L’oecuménisme et les pizzas
Une histoire de pizza
C’est l’histoire d’une grande fratrie. Il y a fort longtemps, tous les dimanches, tous se réunissaient pour partager une immense pizza. Mais un jour, une dispute ayant éclaté autour de cette pizza, ils se séparèrent en différents groupes. Dès lors, chaque dimanche, chaque groupe mangeait sa propre pizza, sur laquelle il avait mis ce que lui aimait, et regardait avec une certaine distance et méfiance ce que mangeaient les autres. Parfois, on se permettait même un commentaire sur l’étrange habitude de certains frères d’y mettre de l’ananas. « Quelle hérésie ! »
Après quelque temps, repensant à l’époque où tous partageaient une seule et même pizza, certains souhaitèrent essayer de se réunir à nouveau autour d’une seule table. Chaque groupe envoya donc l’un des leurs comme représentant. Mais tous envoyèrent l’un des plus jeunes, qui n’avait qu’une connaissance limitée de l’histoire de sa propre pizza, et qui n’était pas non plus le plus convaincu ni le plus téméraire. La semaine suivante, lorsque tous se réunirent pour partager le repas, ils furent surpris de découvrir devant eux une immense pizza Margarita. Quelle déception ! En effet, en cherchant à vouloir faire plaisir à tout le monde, ils en étaient venus à ôter toute garniture, et il ne restait plus que la base. La semaine d’après, chacun était donc de retour dans son coin, à déguster une pizza richement garnie selon son propre goût.
Ils réalisèrent alors que pour que cela fonctionne, ils devaient envoyer comme émissaire ceux parmi eux qui connaissaient suffisamment bien l’histoire de leur pizza, les raisons derrières les choix d’assaisonnement afin de pouvoir l’expliquer aux autres, mais aussi qui étaient suffisamment téméraires pour se risquer à oser leurs étranges habitudes alimentaires. Lorsque tous se réunirent la semaine suivante, ils découvrirent avec stupéfaction une immense pizza, abondamment garnie. Par endroits, certains ingrédients étaient plus ou moins présents, permettant par exemple à ceux qui ne supportent vraiment pas l’ananas d’y échapper. Après avoir goûté à cette pizza-ci, personne n’avait plus envie de retourner à leur pizza d’avant qui leur paraissait soudainement bien fade. C’est ainsi que toute la fratrie put à nouveau se retrouver pour vivre les repas ensemble.

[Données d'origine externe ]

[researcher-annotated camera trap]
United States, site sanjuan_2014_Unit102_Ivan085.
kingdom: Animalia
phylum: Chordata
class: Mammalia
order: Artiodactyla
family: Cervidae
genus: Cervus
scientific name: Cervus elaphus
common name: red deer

Et l’oecuménisme dans tout ça ?
Lors que nous faisons de l’oecuménisme, demandons-nous ce que nous cherchons à faire. Est-ce que l’on cherche à trouver le plus petit dénominateur commun, en étant prêts à sacrifier nos spécificités afin de ne pas déranger l’autre (ou par peur d’être soi-même dérangé), ou sommes-nous prêts non seulement à défendre nos richesses, mais également à entrer dans la richesse de l’autre et se laisser surprendre ? Comme l’a dit le Pape François lors d’une visite à une église évangélique, la diversité présente dans l’Eglise est une oeuvre de l’Esprit, mais l’Esprit fait également l’unité. Il n’y a pas qu’un seul oecuménisme, mais une pluralité d’œcuménismes. L’un conduit à un appauvrissement de l’Eglise, avec pour effet de nous renvoyer dans nos « clans » où nous trouvons plus de richesse et de « matière nourrissante ». L’autre au contraire conduit à un enrichissement mutuel, avec pour effet de nous faire découvrir d’autres saveurs parfois inconnues. Cette seconde posture par contre, est bien plus contraignante et bien moins rassurante, car nous devons aussi être prêts à reconnaître que peut-être l’ananas n’a pas sa place sur une pizza.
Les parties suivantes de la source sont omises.